-- Start of Extracted text --
Circumventing supplying a missing noun

If I want to entirely make it impossible that the supplying a missing noun activity were ever to start, how would I go about it? Sometimes when I ask questions, people misunderstand my intention for my application, and suggest alternatives to the approach entirely, but I would like to really explore doing specifically what I am asking here, rather than discussing why it is a bad idea or something like that, if possible.

To clarify what i am trying to do, I want to intercept commands that lack a valid noun, but should have one, and try to apply contextual logic that will figure out the noun for the player. In the absolute worst-case scenario, this logic will choose the player himself, if absolutely no nouns other than the player exist in the location. This doesn’t mean that the resulting action must succeed… if the action is impossible with the noun selected, the action will still result in failing to do whatever it is with said noun, but I never want no noun to be selected if a command to take an action requiring a noun is entered.

So:

>take blarg

should never result in the response “You must supply a missing noun”. I don’t mean to change this library response, I mean this parser error should never occur.

Instead, I have other plans for ultimately changing the player’s command into something that will try to figure out what that action could apply to.

The beginnings of this, I thought, might be this:

After reading a command:
	if the noun is nothing:
               foo;

The problem with this, is that there are lots of commands that aren’t supposed to have nouns, like taking inventory, for example. This is problematic for me, because I don’t know how to differentiate what action is being attempted before it is attempted… that is, how to determine what the action is during the reading a command activity. Is there an easy way to determine what action is being attempted during the reading a command phase? Is there a better way to accomplish what I am trying to do here (again, to actually accomplish what I outlined above, not a different thing to code with a totally different premise).
-- End of Extracted text --
-- Start of Records --
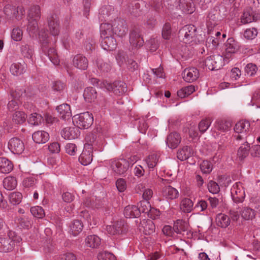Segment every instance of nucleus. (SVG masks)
-- End of Records --
-- Start of Records --
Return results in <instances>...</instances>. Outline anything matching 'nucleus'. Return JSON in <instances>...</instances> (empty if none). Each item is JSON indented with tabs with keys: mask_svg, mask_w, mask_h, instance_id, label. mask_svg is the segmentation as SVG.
-- End of Records --
- Stated problem 1
In the text on circumventing supplying a missing noun, translate this sentence into Spanish: "In the absolute worst-case scenario, this logic will choose the player himself, if absolutely no nouns other than the player exist in the location."
- Stated problem 2
Answer these from the text on circumventing supplying a missing noun:
(a) What command is shown as one that should never produce the response "You must supply a missing noun"?
(b) What command is given as an example of one that isn't supposed to have a noun?
(c) During which activity does the writer not know how to determine what action is being attempted?

- Correct response 1
En el peor de los casos, esta lógica elegirá al propio jugador, si no existe en absoluto ningún sustantivo aparte del jugador en el lugar.

- Correct response 2
(a) take blarg
(b) Taking inventory.
(c) The reading a command activity.